L’exemple de Lucie et François*, couple Vaudois en cours de séparation, est éloquent. Parfaitement d’accord sur le principe de mettre un terme à son mariage avec Lucie, François ne peut pas se résoudre à l’idée de perdre son autorité parentale sur ses deux enfants, Jeanne et Grégoire*, âgés respectivement de 10 et 12 ans. Certes, le nouveau droit du divorce, entré en vigueur en 2000, prévoit l’autorité parentale conjointe, mais la conditionne à l’approbation des deux parents. Dans le cas précis, cela signifie que François n’a aucune chance de partager l’éducation de ses enfants si Lucie s’y oppose.

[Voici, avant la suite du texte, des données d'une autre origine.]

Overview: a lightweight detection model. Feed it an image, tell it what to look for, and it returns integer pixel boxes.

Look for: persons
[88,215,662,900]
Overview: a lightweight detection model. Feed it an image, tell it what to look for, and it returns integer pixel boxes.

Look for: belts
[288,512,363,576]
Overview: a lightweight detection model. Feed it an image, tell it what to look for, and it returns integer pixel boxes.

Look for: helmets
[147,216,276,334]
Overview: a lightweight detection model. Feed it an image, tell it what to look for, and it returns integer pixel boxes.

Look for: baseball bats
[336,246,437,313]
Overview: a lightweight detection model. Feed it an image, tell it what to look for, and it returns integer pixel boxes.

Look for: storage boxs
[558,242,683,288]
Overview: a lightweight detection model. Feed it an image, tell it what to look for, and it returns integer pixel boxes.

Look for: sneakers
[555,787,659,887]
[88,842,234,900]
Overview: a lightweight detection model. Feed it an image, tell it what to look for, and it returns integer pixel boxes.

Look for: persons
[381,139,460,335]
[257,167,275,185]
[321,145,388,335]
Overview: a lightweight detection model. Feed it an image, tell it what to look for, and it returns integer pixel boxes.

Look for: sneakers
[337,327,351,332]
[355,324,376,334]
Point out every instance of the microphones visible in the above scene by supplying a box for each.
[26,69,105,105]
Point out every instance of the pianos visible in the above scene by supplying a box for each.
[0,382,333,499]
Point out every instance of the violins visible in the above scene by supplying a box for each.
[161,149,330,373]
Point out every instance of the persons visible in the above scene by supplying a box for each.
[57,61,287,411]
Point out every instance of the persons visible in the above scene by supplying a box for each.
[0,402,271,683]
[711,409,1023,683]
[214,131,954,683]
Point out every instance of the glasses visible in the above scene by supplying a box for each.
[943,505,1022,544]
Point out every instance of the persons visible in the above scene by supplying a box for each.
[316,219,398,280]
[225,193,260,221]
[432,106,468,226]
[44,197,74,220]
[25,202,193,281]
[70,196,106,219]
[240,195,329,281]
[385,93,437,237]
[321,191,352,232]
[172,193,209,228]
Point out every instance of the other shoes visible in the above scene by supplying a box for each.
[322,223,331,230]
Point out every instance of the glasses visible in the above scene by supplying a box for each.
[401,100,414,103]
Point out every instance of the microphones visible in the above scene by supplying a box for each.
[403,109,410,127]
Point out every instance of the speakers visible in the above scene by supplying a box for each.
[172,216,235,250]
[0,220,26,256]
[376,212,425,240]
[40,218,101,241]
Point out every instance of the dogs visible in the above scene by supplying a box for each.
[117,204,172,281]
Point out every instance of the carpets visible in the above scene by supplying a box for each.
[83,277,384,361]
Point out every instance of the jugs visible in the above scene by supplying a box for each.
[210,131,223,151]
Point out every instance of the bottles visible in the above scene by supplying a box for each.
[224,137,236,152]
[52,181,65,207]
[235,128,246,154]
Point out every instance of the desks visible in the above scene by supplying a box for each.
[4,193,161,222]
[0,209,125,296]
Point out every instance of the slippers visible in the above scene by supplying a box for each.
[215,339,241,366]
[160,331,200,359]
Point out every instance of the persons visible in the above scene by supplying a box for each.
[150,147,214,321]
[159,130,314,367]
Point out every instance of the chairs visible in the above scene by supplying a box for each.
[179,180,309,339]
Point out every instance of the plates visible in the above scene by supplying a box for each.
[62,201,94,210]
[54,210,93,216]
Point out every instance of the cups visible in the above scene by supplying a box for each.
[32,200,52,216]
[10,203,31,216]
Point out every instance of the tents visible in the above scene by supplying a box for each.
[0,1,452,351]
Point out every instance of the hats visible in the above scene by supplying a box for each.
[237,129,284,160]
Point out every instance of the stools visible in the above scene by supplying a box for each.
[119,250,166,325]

> En cas d’opposition de la mère – En l’état actuel, le père n’a aucun moyen pour que le juge tranche en faveur de l’autorité parentale conjointe. La mère bénéficie alors seule de l’autorité parentale et le père a un droit de visite et paie une pension alimentaire, calculée en fonction des besoins et de son revenu.
> En cas d’accord – Une demande de maintien de l’autorité parentale conjointe après le divorce doit être déposée par les deux parents. Si la solution est compatible avec le bien de l’enfant, le juge ratifie une convention entre les parents, réglant leur participation à la prise en charge de l’enfant et à la répartition des frais d’entretien.
Cette dépendance à la décision de la mère est jugée inadmissible par les associations de pères qui, par leur pétition, appuient le postulat du conseiller national Reto Wehrli (PDC/SZ) déposé l’an dernier en faveur d’un assouplissement de l’attribution de la garde parentale conjointe.
Autorité parentale conjointe
Même si ce n’est de loin pas la règle, environ un quart des couples divorcés bénéficie aujourd’hui de l’autorité parentale conjointe. Or, celle-ci peut s’exercer de deux façons distinctes:
> Sans garde alternée – L’autorité est exercée conjointement par les deux parents, mais l’enfant conserve un domicile fixe chez l’un, le plus souvent la mère, et se rend chez l’autre une partie des week-ends et des vacances.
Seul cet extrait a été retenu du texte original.